You didn't ask for advice but I can't resist one comment. Your mother insists that it only be you to do things for her. Oh yeah? What would she do if a beer truck ran into you tomorrow and you had to spend 3 weeks in the hospital and and 5 in rehab? What would she do if, gods forbid, you die before she does?

Your mother can insist on getting her way because you let her get her way. Hey, that is your choice, and I'm not criticizing. But what she wouldn't "stand for" would have to change drastically if you stopped believing that your role in life is to assure that Mom is never disappointed or angry. Just sayin' ...
I'm glad Jeanne said that, because I was going to, and similarly without criticising. It's a matter of knowing when to harden your heart and think to yourself "what will happen to her if x, y or z?" Because if the answer is "nothing negative" then you can safely go right ahead and please yourself, and any guilt you feel is the creation of your mother's attitude and has nothing to do with real hardship.
How about you approach the topic of AL with her sister/s, telling her that you are concerned about what would happen to her if something happened to you? That you are getting older and you worry about your own health slipping, and would they think it better to have mom live in AL Auntie's, or in one closer to the independent Auntie, or what... Then see if it would work financially. Don't bring your mom into it until that point. I know about that dark pit you have entered, and it took me a huge change to climb out. But it was change to look forward to, not to dread, and once the change came, WOW life was better!
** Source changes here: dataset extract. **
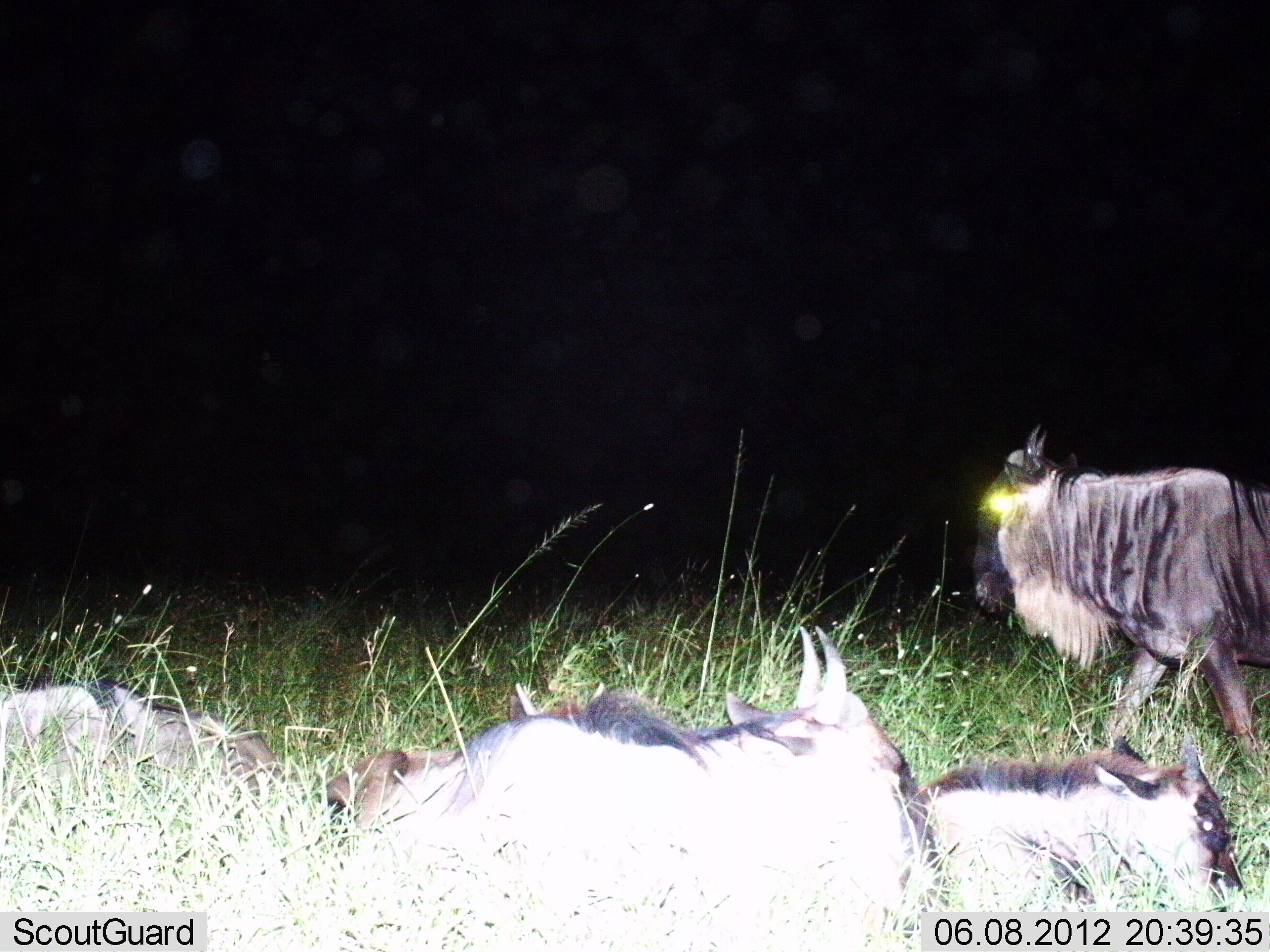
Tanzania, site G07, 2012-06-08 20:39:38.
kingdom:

Hang in there, we are all rootin' for you and are here for your vents!
2burntout - Your situation really strikes a chord with me. I think for many people there is a time limit to caregiving - it's called compassion fatigue. My mother is like yours - not sick buy very needy. She's 83 and I've been her personal aide for 4+ years. At about the 3 year mark, I started to resent the demands and chafe under the restrictions of the caregiving life. My mother also brags about how I take such good care of her, and I find it infuriating. She is not a wonderful mom and I am not a devoted daughter. She is an old lady who needs help and I do it because nobody else can be bothered.
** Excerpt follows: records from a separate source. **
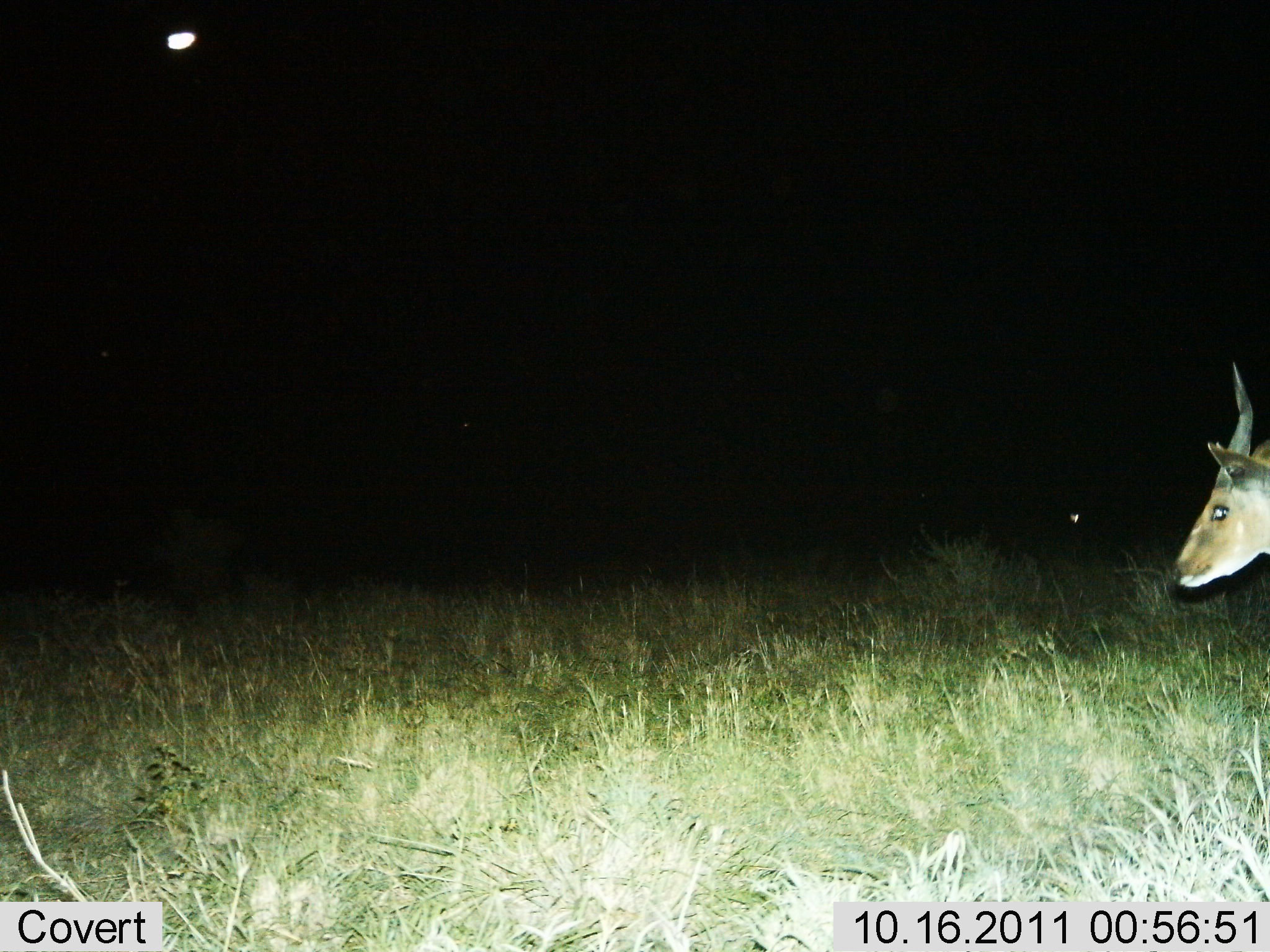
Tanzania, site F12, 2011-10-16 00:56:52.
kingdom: Animalia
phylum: Chordata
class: Mammalia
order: Artiodactyla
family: Bovidae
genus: Eudorcas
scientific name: Eudorcas thomsonii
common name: thomson's gazelle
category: gazellethomsons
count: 1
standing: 67%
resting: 0%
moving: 50%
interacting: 0%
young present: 0%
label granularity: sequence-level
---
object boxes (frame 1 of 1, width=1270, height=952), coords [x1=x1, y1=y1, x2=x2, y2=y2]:
animal: [x1=1168, y1=360, x2=1270, y2=618]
I dealt with my mother's neediness by moving 90 miles away. I show up once a week or so and do her errands, take her shopping, change her bed, clean her kitchen, and take care of any minor maintenance issues that come up. Then I get the heck out of there. Even that is getting very old by now, when there's no payoff, no mutuality in the relationship.
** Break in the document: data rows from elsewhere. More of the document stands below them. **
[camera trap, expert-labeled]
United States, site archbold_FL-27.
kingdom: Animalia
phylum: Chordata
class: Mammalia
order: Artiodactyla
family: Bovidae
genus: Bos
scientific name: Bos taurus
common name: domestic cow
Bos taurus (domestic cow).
It's much harder for you to make yourself scarce, but do as much as you can. Encourage her to find other interests. Maybe she'd like to play bridge, or join a book club. Keep redirecting her to other ideas when she tries to get you to constantly take her out and do things with her. Maybe choose one or two days a week to go out with her and tell her those are "her" days and you can't take her out or be her company except on those days. If she pressures for more, be busy, be tired, be sick, be unavailable for one reason or another and be firm about it. It's hard as hell to set boundaries with those we grew up with as authority figures, especially now that they're weak and needy. I know. Wishing you luck and nerve!
All of you are 100% right and obviously speak from personal experience. I'm a doormat and always have been. I wonder if I'll die before her because my life is so full of stress and she has absolutely none but still manages to break down in tears over her "nerves"! She freaks out if she thinks I'm sick (I think because she knows there's no one else to take care of her but me). She wouldn't know where to begin. It's a trap and the escape route would cause incredible guilt that I couldn't live with, regardless of our past. Could she and would she do it for me? Probably not. Would I expect her to? Never. Again, so many thanks for understanding and for sharing your similar stories. I'm always beating myself up for not caregiving with "love" but instead with resentment...ugh. You are all helping me keep this in perspective.